Regarding the communication line, a spokeswoman for the Chinese foreign ministry said the leaders agreed to deepen “strategic mutual trust.

“The two presidents reiterated readiness to continue to properly handle maritime issues through friendly consultation and announced the resumption of negotiations on oil and gas exploration,” spokeswoman Mao Ning told reporters during a daily press conference on Thursday.

Upon arriving home, Marcos said that he and Xi “had an in-depth and frank discussion on the West Philippine Sea issue.

“We took note of our growing maturity of this bilateral relationship – this bilateral relationship which now allows both sides to manage differences on the West Philippine Sea, so as to not allow it to hinder the rest of our fruitful engagements and multi-faceted cooperation,” Marcos said. 

Both Beijing and Manila agree that “maritime issues do not comprise the entirety” of two-way relations, but remain a significant concern.

Marcos and Xi also affirmed the importance of the Declaration on the Conduct of Parties in the South China Sea (DOC), even though a binding code of conduct to govern actions in the sea region remains elusive.

China and the 10 member-states of the Association of Southeast Asian Nations (ASEAN) signed the DOC in 2002.

It states that all parties will exercise self-restraint in activities that complicate or heighten tension and affect peace in the maritime region. That includes “refraining from action of inhabiting on the presently uninhabited islands, reefs, shoals, cays and other features” in the South China Sea.

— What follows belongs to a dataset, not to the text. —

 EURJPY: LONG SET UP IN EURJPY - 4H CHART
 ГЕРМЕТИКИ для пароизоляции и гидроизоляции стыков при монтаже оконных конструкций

China claims nearly all of the waterway on historical grounds, including areas within the exclusive economic zones of Brunei, Malaysia, the Philippines, Vietnam and Taiwan. It also claims historic rights to areas of the waterway that overlap Indonesia’s exclusive economic zone as well.

While China has said it would abide by the DOC, it has carried on with construction activities and sent Chinese fishing boats backed by its coast guard to waters considered to be within the jurisdiction of other claimants.

Marcos has said he would assert a 2016 international arbitration court ruling, which Manila won and which invalidated China’s vast claims to the sea region. Beijing has ignored the ruling.

Still, both leaders reaffirmed their commitment to establishing a code of conduct in line with the United Nations Convention on the Law of the Sea (UNCLOS).

Investment pledges

On the economic front, Marcos said that Chinese firms had pledged billions of dollars in investments in the Philippines. 

The Philippines received pledges for renewable energy projects totaling $13.76 billion (769 billion pesos). Those pledges are aimed at solar and wind projects including manufacturing of necessary equipment, the state-run Philippine News Agency reported.

Other pledges deal with electric vehicles, mineral processing and agribusiness, according to PNA.

“[T]he two countries need to form greater synergy between China’s Belt and Road Initiative and the Philippines’ Build Better More program, and strengthen cooperation in the four priority areas of agriculture, infrastructure, energy and people-to-people exchanges to boost each other’s modernization drive and bring more benefits to our two peoples,” Chinese foreign ministry spokeswoman Mao Ning said.